На похоронах Наровчатова Борис Абрамович подошел к его матери и сказал: «Я — Борис Слуцкий, пришел разделить ваше горе». В заранее, видимо, обдуманной, по-слуцки лапидарной фразе с милосердной точностью отсекались и труд узнавания и неподъемное, быть может, встречное движение. Тяжесть прикосновения к потере единственного, горячо любимого сына ощущали все. Когда Лидию Яковлевну, маленькую, старенькую, хрупкую, под руки ввели в траурный зал, произошло замирание в людских рядах, томительно колыхавшихся в невыносимой душноте июльского полдня. Слуцкий был уже нездоров. Я стояла рядом и видела: ему совсем невмоготу. Обычно твердое лицо как бы распадалось на части, двигались усы, подбородок. В какой-то момент он покачнулся, я испугалась, что упадет, и взяла его за руку, вроде бы сама опираясь и отворотясь. Замеченная слабость была бы для него нестерпима. Бессмысленным — и настояние на том, чтобы покинуть место скорби. Чувство сердечно понятого долга так часто не оставляло у Слуцкого места для сочувствия себе. О, это нежаление себя — до беспощадности, до варварства, до безрассудства!
Больше я его не видела. Только в гробу.
На сороковой день собирались у Бориса Абрамовича дома, в 3-м Балтийском переулке. Я понуро брела в ранней зимней темноте одна (Дезик — в больнице с гипертоническим кризом), и щемяще всплывало, как, подчеркнуто торжественно позванные, мы были в гостях у Слуцкого первый раз вместе. И как он показывал мне свое обиталище — две комнаты, кухню, ванную, туалет. Квартира более чем скромная даже по тогдашним временам. Но в экскурсионных подробностях сквозили гордость и удовольствие от того, что она есть. Острое чувство неприкаянности, миновавшей, но длившейся годы и годы, ранило, видно, навсегда. Дорого ему все доставалось — и Москва, и жизнь, и поэзия…
За поминальным столом говорили о будущем — о наследии Слуцкого. Начиналась посмертная судьба. [21]
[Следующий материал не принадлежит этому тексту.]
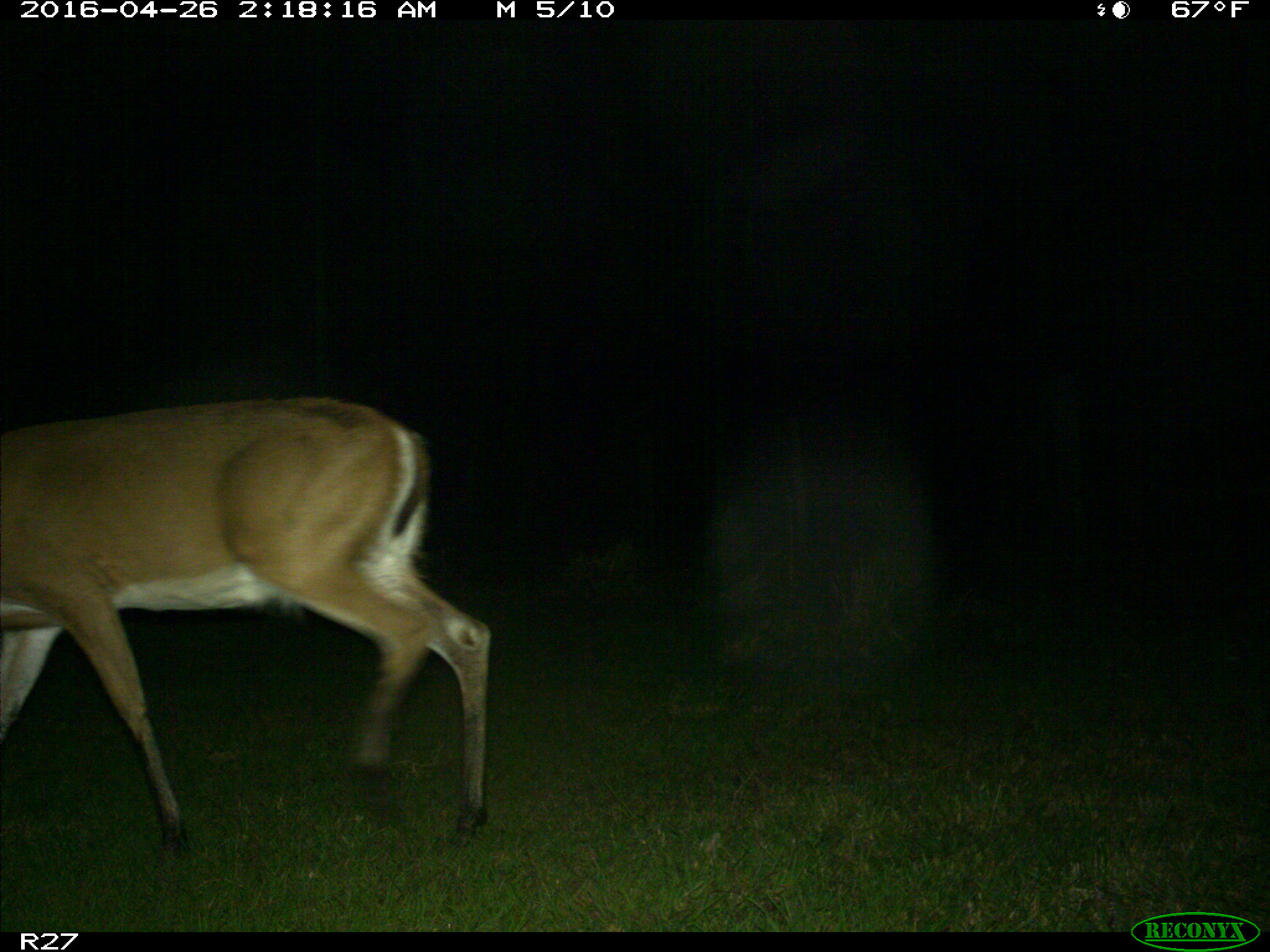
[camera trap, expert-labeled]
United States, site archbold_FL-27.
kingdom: Animalia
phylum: Chordata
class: Mammalia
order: Artiodactyla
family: Cervidae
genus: Odocoileus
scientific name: Odocoileus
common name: deer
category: unidentified deer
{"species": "unidentified deer (deer) (Odocoileus)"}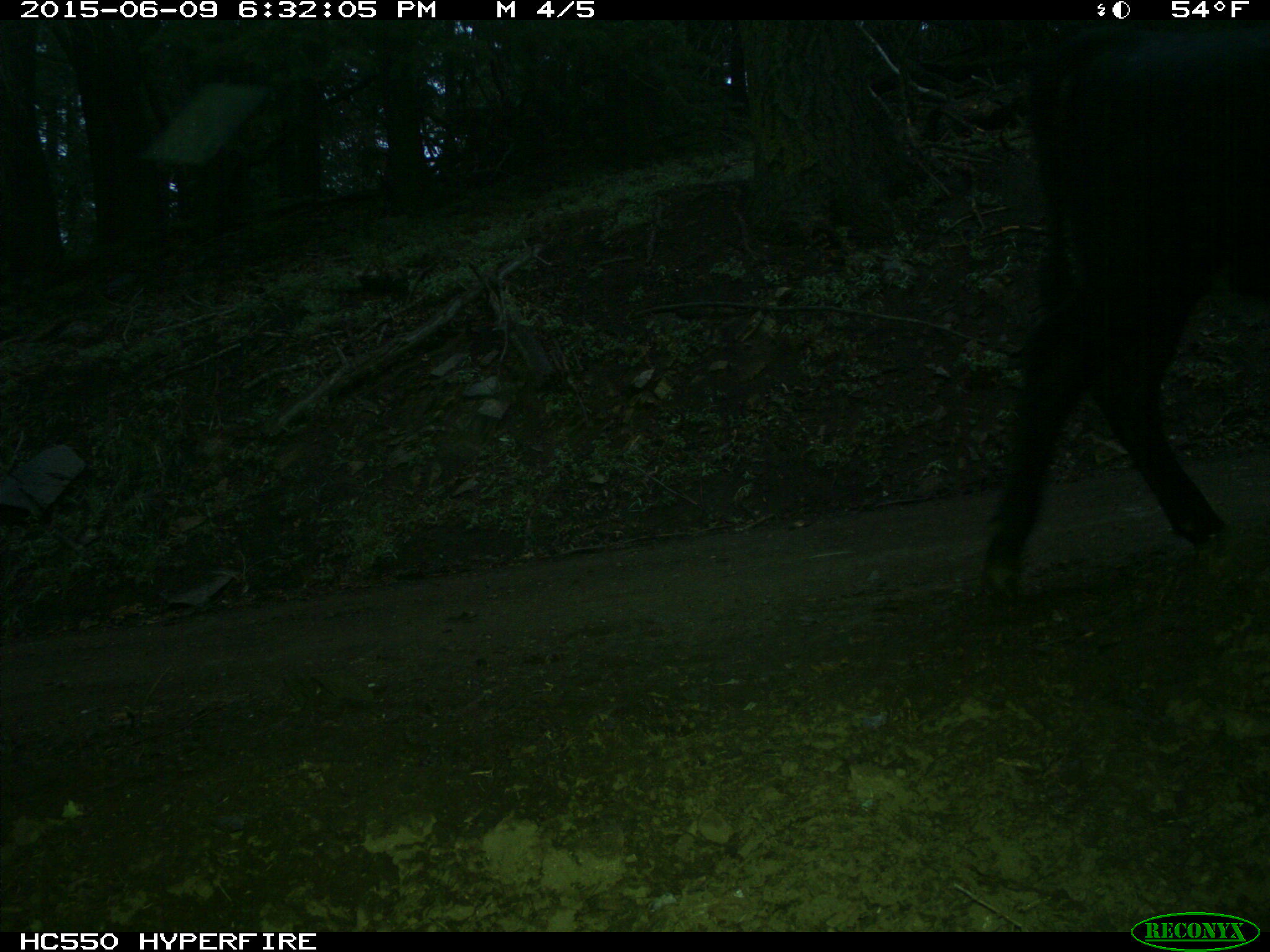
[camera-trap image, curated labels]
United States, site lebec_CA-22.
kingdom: Animalia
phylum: Chordata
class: Mammalia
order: Artiodactyla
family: Bovidae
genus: Bos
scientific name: Bos taurus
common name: domestic cow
Bos taurus (domestic cow).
Григорий Бакланов. В литературу он вошел раньше, чем в Союз писателей
Однажды в Чехословакии, тогда еще — Чехословакии, спросил меня знакомый литератор: слушайте, как это у вас люди живут в общих квартирах? Как вообще можно жить с кем-то в общей квартире?.. Ну что тут объяснишь? И как объяснить? И сейчас, более чем через пятьдесят с лишним лет после войны, победители, старики-ветераны, все еще живут в городах в так называемых коммуналках. Все ждут, когда дойдет до них очередь, а она растянулась на полвека с лишним. Большинство не дождалось.
Нашим соседом по квартире несколько лет был Борис Слуцкий. Не он напросился к нам, мы к нему напросились: он был холостяк. И когда в Союзе писателей распределяли квартиры, к нему выстроилась очередь, мы в ней были пятыми по счету. Но тем, четверым, дали отдельные квартиры, и вот мы — соседи, я об этом писал однажды.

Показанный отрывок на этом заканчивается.